» **Problem**:
Answer these questions about the forum thread on GW's audience and grimdark:
1. Which three factions does Platypus5 want to form an alliance?
2. What does Hemophile44 want to see outside the city instead of "happy green sunlight"?
3. Who does Hurricane name as a "shining beacon of light"?

# Overall, is GW's audience becoming more or less grimdark?



## Platypus5 (Apr 7, 2010)

As some of you may know, I am a 40k optimist. I believe a happy ending is possible, I want the Emperor to be revived, and then I want the Imperium, Tau, & Eldar to form an alliance and fight the "evil" forces.

There is some hope that the new 40k mmo will be like this at least somewhat. But I think one key determaning factor is GW's audience: Is it becomming MORE or LESS approving of the usual grimdark nature?

UPDATE: PLEASE don't comment on whether or not my ideal situation is realistic or whether the Imperium is evil or not. Just answer the stupid question....


----------



## KingOfCheese (Jan 4, 2010)

The Imperium IS the evil in 40K.

Look at all the races in a unbiased way.


----------



## CursedUNTILLDEATH (Apr 25, 2010)

The chaos gods will devour the heart of the emporer and conquer the universe!
more dark for sure... unless you play tau.


----------



## King Gary (Aug 13, 2009)

Love grimdark, absolutely love it. From GW through to films like bladerunner (dir. cut obviously) brazil, apocalypse now and suchlike.

I can't stand bloody scrubs!!! :angry:

Grimdark's never had a massive audience though, so if GW products like the mmo are going to hit it off big, they'll have to lighten the mood, at least a little i guess.


----------



## hungryugolino (Sep 12, 2009)

Needs to be more grimdark. I'm thinking something like the 50k fanfic hosted here somewhere.


----------



## Hemophile44 (Jun 12, 2010)

I agree with king gary, light has always been more attractive to others imho, but frankly i would love to see a wonderful environment that is grim dark, just the undercities full of rain, thunder, scum, etc. now for outside the city, i cant stand happy green sunlight. i need plains of wheat, with a red skybox. thats my wh40k environment summed up. but knowing all promising video games, they will manage to screw it up somehow, be it the environment or the mechanics.


----------



## Platypus5 (Apr 7, 2010)

I actually WANT it to be less grimdark.

And you aren't answering the question.


----------



## wombat_tree (Nov 30, 2008)

Grimdark is awesome. It should be far more grimdark than it is now. Oh and get rid of the bloody Tau, this whole 'greater good' happy, young race of idiots is getting really annoying.


----------



## vulcan539 (May 17, 2010)

wombat_tree said:


> Grimdark is awesome. It should be far more grimdark than it is now. Oh and get rid of the bloody Tau, this whole 'greater good' happy, young race of idiots is getting really annoying.


I agree with all but the tau.
I dont mind there out look on things


----------



## Hurricane (Feb 27, 2010)

I think the audience is becoming more approving of the grimdark nature of things but that is never what people focus on when talking about 40k imo. People talk about their favorite stories, favorite chapter, characters, etc. No offense but the only person I've ever seen in these forums bring up the abysmal nature of the 40k universe is you platypus. I think the rest of us just kind of accept it as a fact and move on, not caring one way or the other. Why not talk about your favorite characters or something because I would agree that there ARE shining beacons of light in this grimdark place. Logan the chapter master of the space wolves comes to mind most often. On a smaller scale I would be more accepting of opinions that people enjoy the brighter side of the spectrum.

» **Given records**:

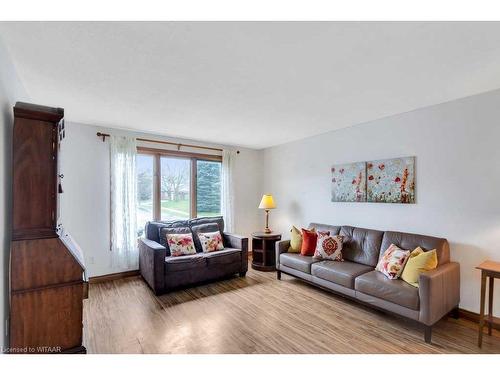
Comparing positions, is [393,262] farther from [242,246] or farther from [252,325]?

* * *

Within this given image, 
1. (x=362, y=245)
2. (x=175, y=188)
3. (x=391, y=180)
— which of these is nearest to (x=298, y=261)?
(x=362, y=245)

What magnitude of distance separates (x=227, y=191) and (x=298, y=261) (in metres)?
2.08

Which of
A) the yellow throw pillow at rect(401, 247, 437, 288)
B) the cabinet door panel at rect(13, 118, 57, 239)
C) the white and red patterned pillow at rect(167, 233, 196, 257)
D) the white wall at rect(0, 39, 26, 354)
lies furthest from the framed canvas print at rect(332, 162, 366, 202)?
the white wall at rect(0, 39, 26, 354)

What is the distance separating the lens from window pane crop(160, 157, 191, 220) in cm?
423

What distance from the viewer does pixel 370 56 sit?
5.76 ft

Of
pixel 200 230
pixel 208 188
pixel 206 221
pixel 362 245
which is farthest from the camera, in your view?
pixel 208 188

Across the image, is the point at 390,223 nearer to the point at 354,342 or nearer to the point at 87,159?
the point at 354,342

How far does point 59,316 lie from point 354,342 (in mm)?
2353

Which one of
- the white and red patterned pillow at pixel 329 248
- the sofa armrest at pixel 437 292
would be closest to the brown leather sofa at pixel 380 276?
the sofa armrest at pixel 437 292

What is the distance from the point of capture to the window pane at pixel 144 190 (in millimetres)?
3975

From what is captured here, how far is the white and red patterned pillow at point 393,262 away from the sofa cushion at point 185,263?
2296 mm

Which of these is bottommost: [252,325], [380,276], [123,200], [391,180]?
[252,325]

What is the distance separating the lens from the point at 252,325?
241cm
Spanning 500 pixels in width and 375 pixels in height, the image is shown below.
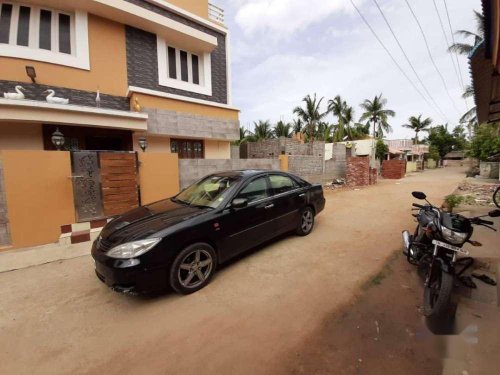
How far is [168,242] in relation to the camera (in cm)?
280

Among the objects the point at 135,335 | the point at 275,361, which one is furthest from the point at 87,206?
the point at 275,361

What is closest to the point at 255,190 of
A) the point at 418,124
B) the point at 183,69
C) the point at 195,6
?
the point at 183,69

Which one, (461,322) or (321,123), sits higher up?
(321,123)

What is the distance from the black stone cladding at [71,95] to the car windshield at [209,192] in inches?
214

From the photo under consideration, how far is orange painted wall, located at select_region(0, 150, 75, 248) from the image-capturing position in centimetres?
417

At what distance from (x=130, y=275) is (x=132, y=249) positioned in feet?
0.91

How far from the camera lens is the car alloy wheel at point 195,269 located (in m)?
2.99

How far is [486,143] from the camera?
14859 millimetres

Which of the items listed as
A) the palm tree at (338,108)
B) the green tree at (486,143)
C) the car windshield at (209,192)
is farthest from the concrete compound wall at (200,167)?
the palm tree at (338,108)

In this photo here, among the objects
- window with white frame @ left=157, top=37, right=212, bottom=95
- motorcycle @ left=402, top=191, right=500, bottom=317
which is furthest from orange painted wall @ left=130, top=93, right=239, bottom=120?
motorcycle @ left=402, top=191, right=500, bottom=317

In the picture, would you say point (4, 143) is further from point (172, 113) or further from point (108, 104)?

» **Response to this exercise**:
1. The Imperium, the Tau, and the Eldar.
2. Plains of wheat with a red skybox.
3. Logan, the chapter master of the Space Wolves.